Text |
While the Napoleonic insult of England as a nation of shopkeepers is taken as a compliment rather an insult in the UK High St. So, shouldn’t Thailand and UK be active in stimulating retail growth? Both countries could do with each other’s support: this week Marks and Spencer’s the anchor tenant to almost every UK High St (and only 17 stores in Thailand) announced 500 job losses at its head office and revamp of its fashions.

No particular problems at the Great British M&S (over 800 UK stores) just the normal ups and downs of the fashion business, and also a key ASEAN retailer with not just of its stores in Thailand but clothing manufacturing sites in Cambodia, Myanmar and Bangladesh.

As good as reason as any to shop there, and perfect for collaborationwith Tesco Lotus or Jim Thompson or Doitung and other Thai and Laos and Cambodian silk connoisseurs. While Paul Smith and Prince Charles last week began a concerted promotion of the UK wool industry (with a green sheep in sunglasses and an Olympic gymnast display in a suit – wacky but wonderful!).

Data lines |
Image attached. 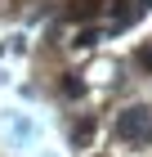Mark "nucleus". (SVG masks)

Goal of the exercise | Extend the piece on British and Thai retail with a further passage that picks up right after its final sentence. The listing plays no part in what is asked here.

Task answer |
But back to architecture and the sale of the British Embassy off Ploenchit is a concern in UK and BKK for several reasons. More malls along Ploenchit will create a concrete canyon-effect off-putting for everybody. While the sale would remove all the Embassy gardens and famous garden party events, and a prestigious address befitting the importance UK places on relations with Thailand – in the past, now and in the future.

Innovative property solutions could be found in say UK and Canada sharing the building for maximum use as in the UK Embassy in Phnom Penh. And certainly the garden parties should be a key feature of the Bangkok social and business and sports scene. Why not a 5-a-side footy match or takraw display as well as a green sheep in Raybans?

And shouldn’t the BKK embassy building be a showcase for UK and Thai architects?

While the Thai Retailers Association announced just 2.85% growth – the lowest in 20 years. And if 58% of Thai retail is malls and 96% of these are occupied then the growth area of the future must be Community Malls.

The HCMC Basson not so dissimilar to the design concerns over Fort Mahakan – the UK doing better than most nations in preserving architecture and town centres.
And as Khun Achalee points out with Yaowarat, wouldn’t such sensitive redevelopment be relevant there?

Khun Achalee may want to consider not just the skyline, but also the materials used in Bangkok’s malls and skyscrapers. That old stand-by of construction – and especially in Thailand – wood is making a comeback in Europe.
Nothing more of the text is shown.